Serefina came in to greet Connie, then the two pitched in to help prepare moussaka, egg-lemon soup, stuffed grape leaves, cucumbers and tomatoes with feta dressing, shrimp and rice pilaf, and pastitsio. For dessert, rice pudding and baked walnut halva.
As they worked, Angie talked about her ideas for an engagement party until both Connie and her mother threatened to puncture their eardrums with shish kebab skewers.
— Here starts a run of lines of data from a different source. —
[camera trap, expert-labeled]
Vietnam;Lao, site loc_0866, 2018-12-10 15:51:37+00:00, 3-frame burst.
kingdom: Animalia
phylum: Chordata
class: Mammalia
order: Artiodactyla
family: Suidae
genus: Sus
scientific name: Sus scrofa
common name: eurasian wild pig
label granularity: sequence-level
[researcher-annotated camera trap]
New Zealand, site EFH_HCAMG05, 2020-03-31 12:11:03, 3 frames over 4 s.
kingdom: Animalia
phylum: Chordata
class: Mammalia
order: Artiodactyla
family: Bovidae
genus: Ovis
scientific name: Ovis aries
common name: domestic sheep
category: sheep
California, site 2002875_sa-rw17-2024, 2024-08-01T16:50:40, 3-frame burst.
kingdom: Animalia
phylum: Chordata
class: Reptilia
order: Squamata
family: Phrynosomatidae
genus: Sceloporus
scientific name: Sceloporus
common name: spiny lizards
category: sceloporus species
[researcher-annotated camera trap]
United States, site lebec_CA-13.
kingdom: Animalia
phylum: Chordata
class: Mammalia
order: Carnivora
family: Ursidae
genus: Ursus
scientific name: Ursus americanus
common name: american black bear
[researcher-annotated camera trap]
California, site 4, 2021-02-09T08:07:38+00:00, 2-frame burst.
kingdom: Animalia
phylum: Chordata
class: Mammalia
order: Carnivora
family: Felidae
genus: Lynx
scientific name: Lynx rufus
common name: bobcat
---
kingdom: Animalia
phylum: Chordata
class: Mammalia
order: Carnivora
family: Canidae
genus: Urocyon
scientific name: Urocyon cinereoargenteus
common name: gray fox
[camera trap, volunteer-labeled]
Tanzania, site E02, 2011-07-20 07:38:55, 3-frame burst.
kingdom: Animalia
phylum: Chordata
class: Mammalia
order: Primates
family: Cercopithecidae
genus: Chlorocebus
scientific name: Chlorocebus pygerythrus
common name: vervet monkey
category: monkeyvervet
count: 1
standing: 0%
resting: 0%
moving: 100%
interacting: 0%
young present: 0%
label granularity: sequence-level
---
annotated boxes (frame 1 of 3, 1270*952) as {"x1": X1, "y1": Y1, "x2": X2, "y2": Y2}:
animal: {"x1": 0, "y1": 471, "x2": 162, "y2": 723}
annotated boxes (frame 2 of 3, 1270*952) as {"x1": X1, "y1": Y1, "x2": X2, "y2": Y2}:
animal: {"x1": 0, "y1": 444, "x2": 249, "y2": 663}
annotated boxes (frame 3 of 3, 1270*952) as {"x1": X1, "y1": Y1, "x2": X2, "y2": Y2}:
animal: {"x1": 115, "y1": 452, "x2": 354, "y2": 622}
Could she help it if she had a lot to think about—date, time, place, colors, patterns, music, food, wine, guest list, gift registries, invitations, decorations, announcements, favors, her clothes, Paavo’s clothes, the list went on and on. The details that had to be dealt with for a simple engagement party were so endless she had no idea how she’d cope with an entire wedding.
She’d hoped this time in St. Helena would allow her an uninterrupted opportunity to decide exactly what she wanted. Boy, had she ever been wrong.